Jenny Percival and agencies 

Bill Clinton: Brown’s brain will see him through

Former US president Bill Clinton gave his support to the prime minister today, advising him to use his "big brain and good heart" to work through Britain's economic difficulties
  
  

Former US president Bill Clinton speaks at the 17th International Aids Conference in Mexico City.
Former US president Bill Clinton speaks at the 17th International Aids Conference in Mexico City. Photograph: Henry Romero/Reuters Photograph: Henry Romero/Reuters

The former US president Bill Clinton gave his support to the prime minister today, advising him to use his "big brain and good heart" to work through Britain's economic difficulties.

Clinton said he was not about to predict Gordon Brown's demise, and it would be "difficult to maintain a very high level of popularity" for any politician amid higher living and energy costs. Brown had to "trust the people" to "make a good judgment" whenever he decided to call a general election.

In an interview with the BBC Radio 4 Today programme, Clinton said he had known Brown for 20 years and was still in contact.

"I think anybody would find it difficult to maintain a very high level of popularity when average people are having the problems they are having today in the UK and the US with the soaring price of gasoline and the cost of living going up," Clinton said.

"I wouldn't predict Gordon's demise too quickly. I think he is just in a period where circumstances have got the British people appropriately concerned about how to get from day to day, week to week.
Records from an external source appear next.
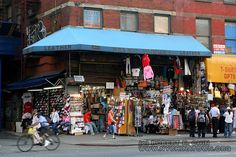 canal street new york | Map #2 Canal Street east (Chinatown, Little Italy, Lower East Side)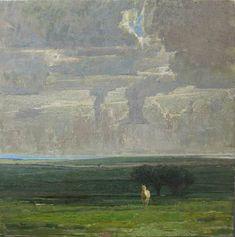 George Carlson paintings | ... George Carlson George-Carlson_Under-an-Idaho-Sky – Southwest Art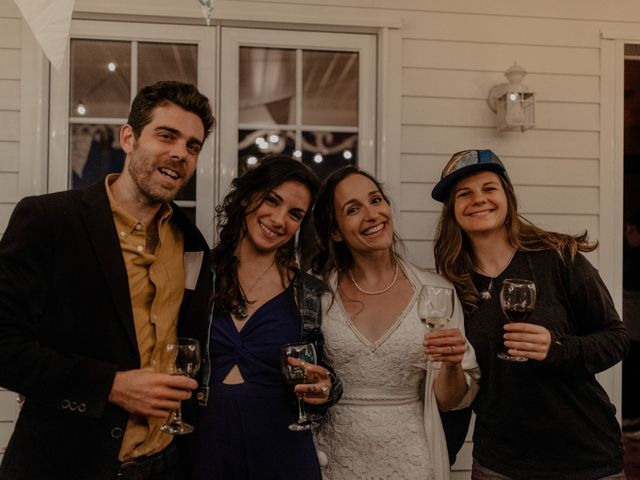 James and Vero's wedding in Harrington, Quebec 235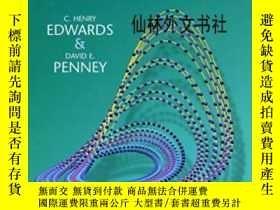 二手書博民逛書店【罕見】Elementary Differential Equations With Boundary Value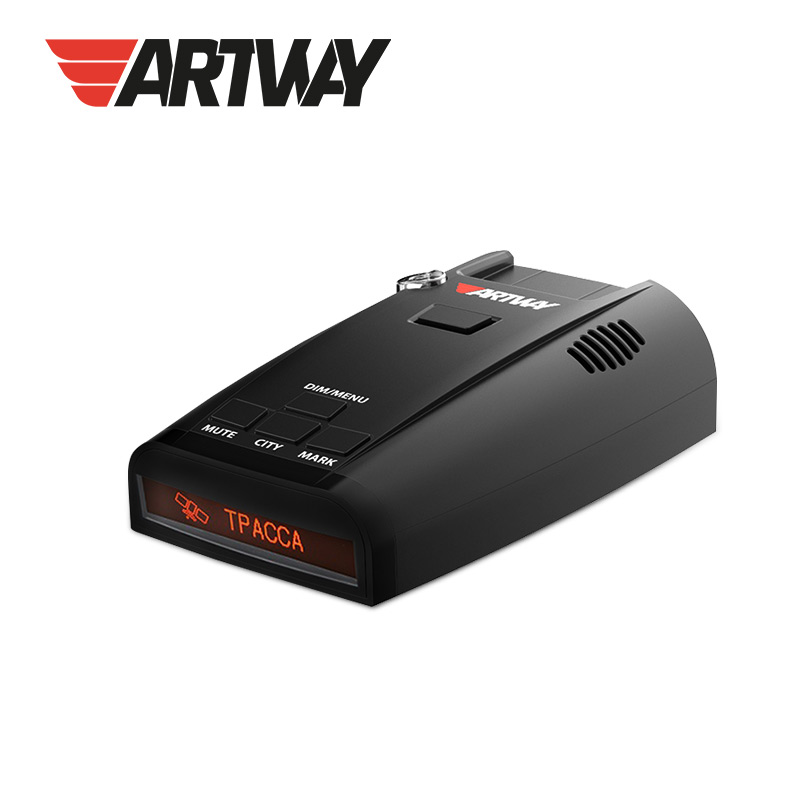 Artway RD-301 GPS Radar Detector VCO with built-in GPS module  LED LCD display and System SLC Ship from Russia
"The only advice I would give him is that he has got a big brain and a good heart - he just needs to apply them both to working through these issues as best he can and trust the politics.

"Just trust the people, at whatever time he stands for election, to make a good judgment. You get one of these jobs, the best politics is to do the job."

Clinton's comments came as he addressed an international Aids conference in Mexico City, where he called for more to be done to hold down the cost of anti-Aids drugs. He said a 50% funding rise was needed in the next two years just to keep pace with expanding drug programmes.

Clinton told the conference yesterday that his foundation would focus on fighting Aids in the US, especially in the black population.

He said he was spurred to action after the US centres for disease control reported that 40% more Americans had HIV than previously estimated. The report said nearly half of annual HIV infections in the US were among black people.

"For Americans, this should be a wake-up call," said Clinton. "Even as we keep working globally, we need to do much more to fight Aids at home, and I intend to do so with my foundation."

Clinton flew to Mexico after touring Africa to see the work of the William J Clinton Foundation's HIV/Aids Initiative.

The foundation has negotiated agreements to lower the price of rapid HIV tests and anti-Aids drugs in the developing world, and has collaborated with the Geneva-based Unitaid, a UN-backed fund that helps supply low-cost antiretroviral drugs.